WORK TO DO
Render the part of the records that opens with the line containing "Which ordering of" and closes with the line containing "4. point 159,288" as a numbered list, one line per item, leaving out any blank lines. Include both of those lines and nothing outside them.

DATA SHOWN
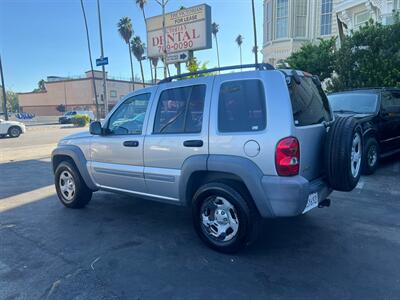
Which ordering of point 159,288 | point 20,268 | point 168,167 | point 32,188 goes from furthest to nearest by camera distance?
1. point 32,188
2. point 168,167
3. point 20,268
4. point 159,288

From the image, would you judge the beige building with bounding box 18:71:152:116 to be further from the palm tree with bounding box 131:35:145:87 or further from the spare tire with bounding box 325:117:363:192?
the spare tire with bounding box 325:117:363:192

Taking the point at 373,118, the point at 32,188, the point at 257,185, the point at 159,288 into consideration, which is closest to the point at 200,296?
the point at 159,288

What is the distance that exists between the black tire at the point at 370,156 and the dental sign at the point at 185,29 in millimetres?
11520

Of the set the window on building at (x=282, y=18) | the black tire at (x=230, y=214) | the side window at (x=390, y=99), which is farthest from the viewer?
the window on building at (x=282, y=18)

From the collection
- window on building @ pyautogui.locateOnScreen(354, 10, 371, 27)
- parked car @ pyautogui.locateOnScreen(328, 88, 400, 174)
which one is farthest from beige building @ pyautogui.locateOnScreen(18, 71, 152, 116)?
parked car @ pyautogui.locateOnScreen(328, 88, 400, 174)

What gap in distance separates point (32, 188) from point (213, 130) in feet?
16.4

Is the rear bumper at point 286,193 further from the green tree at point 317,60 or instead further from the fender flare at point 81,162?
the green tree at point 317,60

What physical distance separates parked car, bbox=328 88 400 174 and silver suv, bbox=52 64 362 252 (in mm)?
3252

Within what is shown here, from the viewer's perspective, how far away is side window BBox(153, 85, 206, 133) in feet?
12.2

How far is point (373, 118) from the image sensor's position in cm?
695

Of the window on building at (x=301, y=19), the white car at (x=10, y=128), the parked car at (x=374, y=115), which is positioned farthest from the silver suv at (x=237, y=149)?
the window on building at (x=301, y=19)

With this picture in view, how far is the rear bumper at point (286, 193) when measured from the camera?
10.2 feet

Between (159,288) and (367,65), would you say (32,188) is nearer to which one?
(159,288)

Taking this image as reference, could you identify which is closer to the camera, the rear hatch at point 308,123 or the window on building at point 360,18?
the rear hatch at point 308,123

* * *

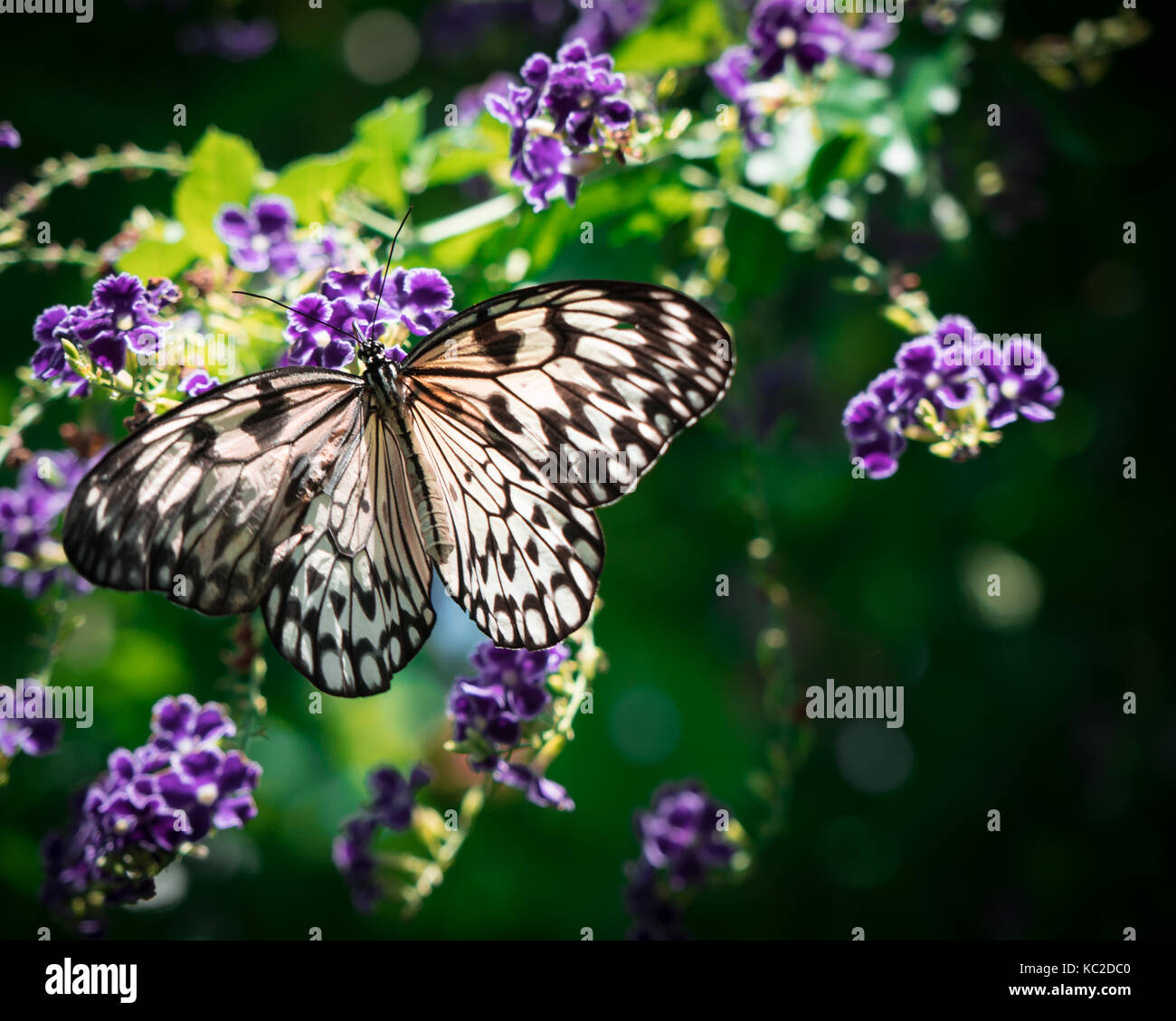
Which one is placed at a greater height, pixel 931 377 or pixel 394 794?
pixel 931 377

---

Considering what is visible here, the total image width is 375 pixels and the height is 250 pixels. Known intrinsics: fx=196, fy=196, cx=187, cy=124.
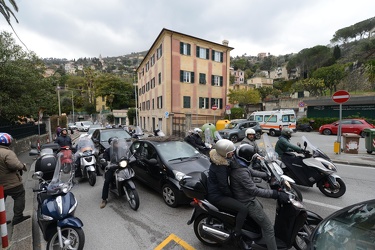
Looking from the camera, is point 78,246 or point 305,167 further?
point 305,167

EXERCISE OUTPUT
1. Which ordering of point 159,288 | point 20,268 | point 168,167 | point 32,188 goes from furthest to nearest by camera distance?
2. 1. point 32,188
3. 2. point 168,167
4. 3. point 20,268
5. 4. point 159,288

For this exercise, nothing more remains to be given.